La Liberté

La Jazz Parade devient une zone sinistrée

Marly • Baignés dans l’eau, l’imposant chapiteau et les tentes de la Jazz Parade étaient laissés à l’abandon lundi. Les infrastructures devraient être démontées dès aujourd’hui (mardi), sauf celles qui appartiennent à Jean-Claude Henguely…

Le site est laissé à l’abandon depuis vendredi soir. © Alain Wicht/La Liberté
Le site est laissé à l’abandon depuis vendredi soir. © Alain Wicht/La Liberté

Stéphanie Schroeter

Publié le 08.07.2014

Temps de lecture estimé : 6 minutes

«Mais il est où Jean-Claude?» Stationnée lundi matin devant le site où devait se dérouler la Jazz Parade à Marly, cette Equatorienne est furax. Elle explique en espagnol que Jean-Claude Henguely, l’organisateur de la manifestation annulée par la Préfecture de la Sarine jeudi dernier, lui doit de l’argent, environ 1000 francs, pour le stand qu’elle n’a pas pu tenir. Par conséquent, elle attend depuis des heures que Jean-Claude pointe le bout de son nez.

Une attente qui risque de se prolonger… Le site d’Ilford est désespérément inoccupé, laissé à l’abandon et affiche des allures de zone sinistrée.
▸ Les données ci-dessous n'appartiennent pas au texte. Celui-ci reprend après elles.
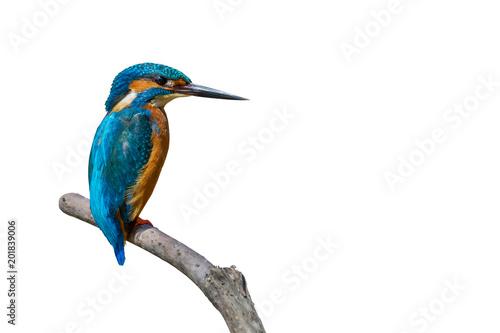 Fotografie, Obraz Colorful tiny bird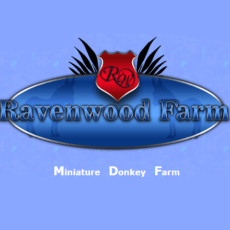 Ravenwood Farm and Harness logo
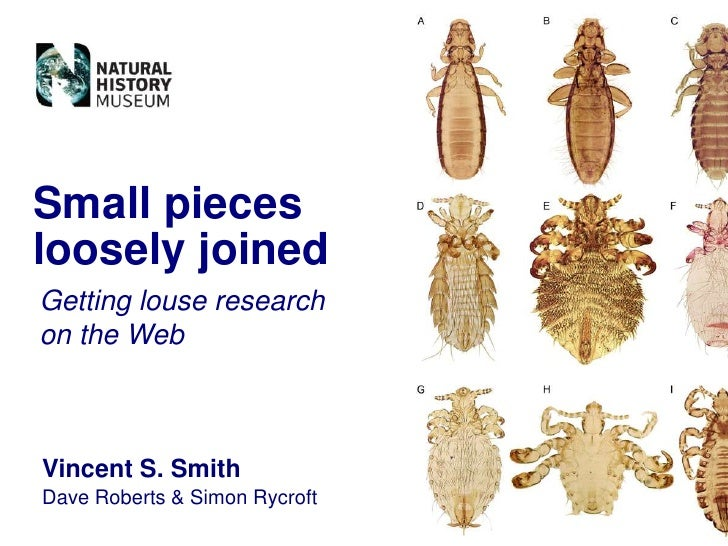 Small pieces loosely joined Getting louse research on the Web    Vincent S. Smith Dave Roberts & Simon Rycroft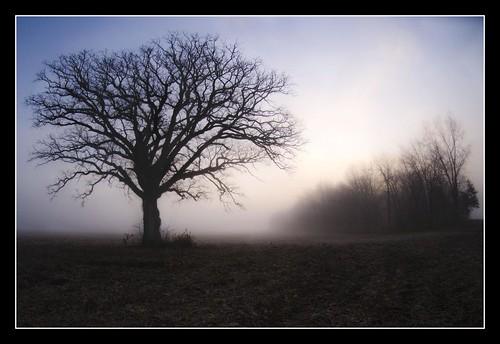 The Tree 56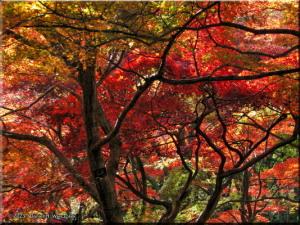 Nov30_JindaiBG_FallColor_071RC.jpg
L’imposant chapiteau est toujours présent ainsi que les petites tentes qui baignent dans l’eau et la boue. Quelques projecteurs traînent ici ou là entre deux bancs et des toilettes mais le gros du matériel technique a été évacué.

Un peu plus loin aux abords du chapiteau, cinq ouvriers de Groupe E sont les seuls à s’activer. «Nous démontons les câbles et nous récupérons le tableau électrique», expliquent les hommes qui affirment n’avoir vu personne travailler sur le site.

400'000 francs de matériel

Quelques minutes plus tard, ils sont rejoints par deux agents issus de l’entreprise mandatée pour assurer la sécurité durant le festival mort-né. Ils viennent rechercher du matériel. «On nous avait demandé d’assurer la sécurité jusqu’à aujourd’hui mais comme nous n’avons jamais été payés et que nous le serons probablement jamais, nous avons décidé en accord avec la préfecture et la police cantonale d’arrêter vendredi passé à 17h. Nous avons essayé de trouver un arrangement avec les organisateurs mais ça n’a pas marché», indiquent les deux agents qui préfèrent taire le nom de leur société. «Nous avons prévu un mois de travail ici et 250 hommes qui devaient se relayer. La perte financière est importante. Nous allons déposer plainte», poursuivent-ils.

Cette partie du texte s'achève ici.